ACTIONS TO TAKE -
#1 In the legal commentary transcript, how many years had the officer served with the DeKalb County Police Department?
#2 Pick up the legal commentary transcript after its final line and continue it.

SOURCE EXTRACT -
□ □ □ □ □ □ □
Atty. Pate: Well, that’s what the jury is trying to determine. This officer apparently had no prior disciplinary issues like this. He had never been accused of excessive force. He’s a, I think, six-, seven-year veteran of the…

Christi: Seven.

Atty. Pate: Seven-year veteran of DeKalb County Police Department. He arrives on the scene having heard that somebody there is acting erratically. He sees the person, who appears to be acting erratically. Apparently, there were some mental health issues. But it’s also clear that the person is not armed. And so, the question for the jury is, was it appropriate? Was it reasonable for the officer to pull his firearm and shoot this individual, who was clearly not armed when he had his baton, when he had other ways perhaps to deal with the situation? The defense is saying, “Look. Maybe so, in hindsight. But he had six to seven seconds to make the decision, and you gotta give him the benefit of the doubt.”

Now, as we know, it is very difficult to convict police officers in cases of excessive force. But this is a close case. Now, the officer did not testify. That surprised me. He didn’t speak to the jury and say, “This is what I was thinking at the time. This is why I did what I did.” And that may come back to hurt him at the end of the day because the jury never heard his side of the story from him directly.

Christi: All right. I wanna talk about, too, this gang-related murder case in Chicago. This is stomach turning. Corey Morgan and Dwright Doty were found guilty of first-degree murder for planning the killing of nine-year-old Tyshawn Lee, that little boy right there. This murder was in retaliation for the killing of Morgan’s brother, one of the suspect’s brothers. The two suspected that the gang that Tyshawn’s father belonged to, was behind the killing.

So, here’s what is part of so disturbing…is so disturbing. There are recordings of Boone-Doty, who pulled the trigger here, allegedly confessing. He boasted about the killing. He’s described as laughing as he shot him. He wrote a rap song about it. When he was asked if he ever thinks he shouldn’t have done it, Boone-Doty responds, “No. I don’t got that in my head, not even a little bit. Ain’t no age, period. Age 8 to 80.” Essentially saying, “You know what? I’d kill them all.”
□ □ □ □ □ □ □
DATASET CONTENT -
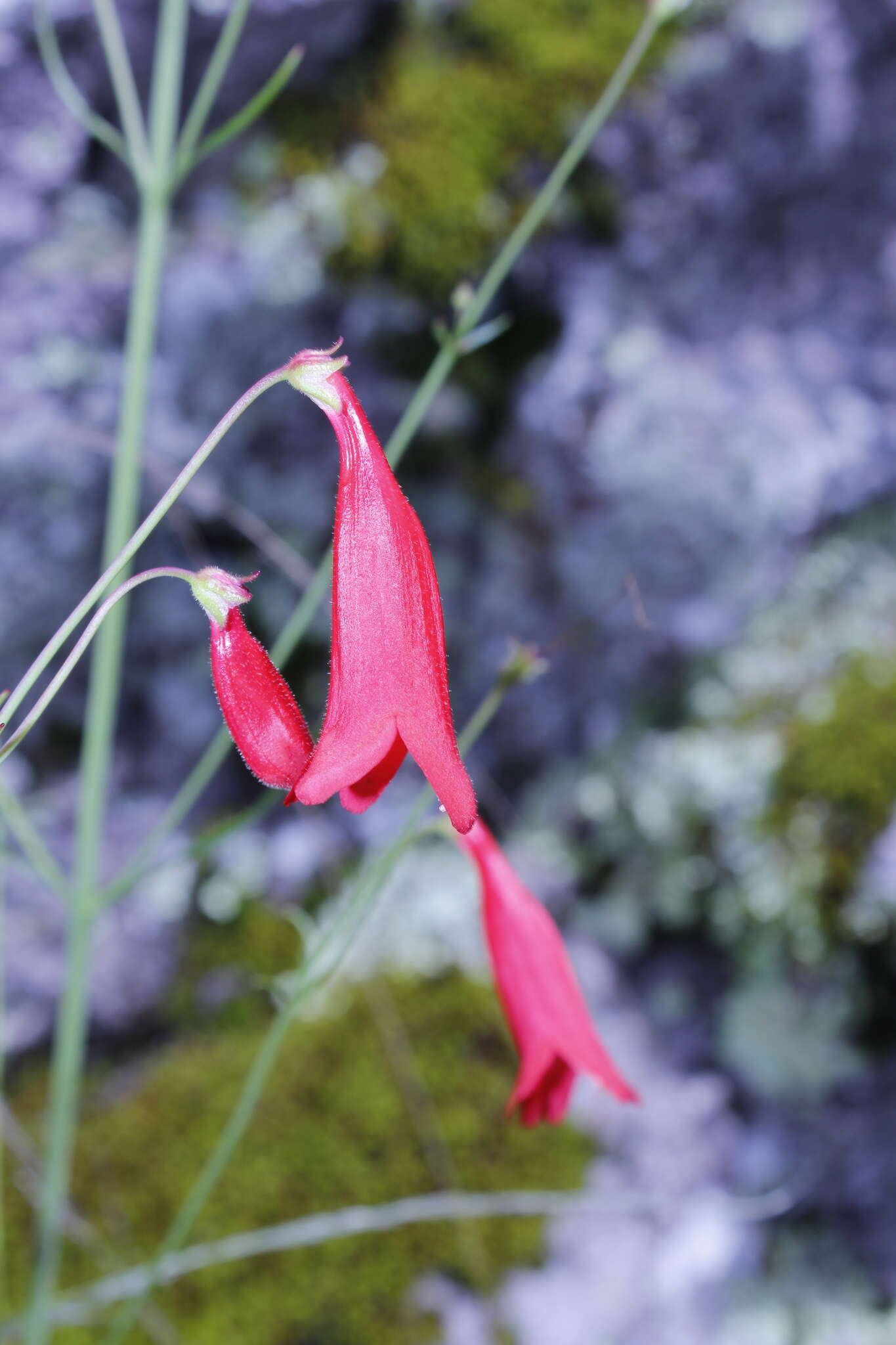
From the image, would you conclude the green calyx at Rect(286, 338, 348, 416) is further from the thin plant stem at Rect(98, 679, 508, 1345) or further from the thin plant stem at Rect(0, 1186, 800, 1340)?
the thin plant stem at Rect(0, 1186, 800, 1340)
□ □ □ □ □ □ □
WRITTEN ANSWERS -
#1 Seven years.

#2
Atty. Pate: Yeah.

Christi: So, he gets first-degree murder because he’s the one that pulled the trigger.

Atty. Pate: Pulled the trigger. Right.

Christi: Morgan sat in a car the whole time. He got first-degree murder as well.

Atty. Pate: And potentially facing the same punishment because…

Christi: Punishment. So, people… And is that because he planned the killing?

Atty. Pate: He was involved in the killing in some material way. I mean, there have been people, even here in Georgia, who have been executed, who never pulled the trigger, never actually killed anyone, but were involved in the planning, were involved in allowing it to go forward.

And so, first-degree murder, although people may think, what’s gotta be more serious if you’re the actual person that pulls the trigger, if you’re the gunman?

Christi: Right.

Atty. Pate: Not necessarily, not under the law. And I will tell you, Illinois state cases, there’s no death penalty anymore there. If that case were tried here, it almost certainly would have been a death penalty.

Christi: For both of them.

Atty. Pate: I think so. Yeah.

Christi: Wow. All right. Page Pate, we appreciate it so much.

Atty. Pate: Thank you, Christi.

Christi: Thank you. Always good to have you here.

Atty. Pate: Good to be here.

Christi: Absolutely.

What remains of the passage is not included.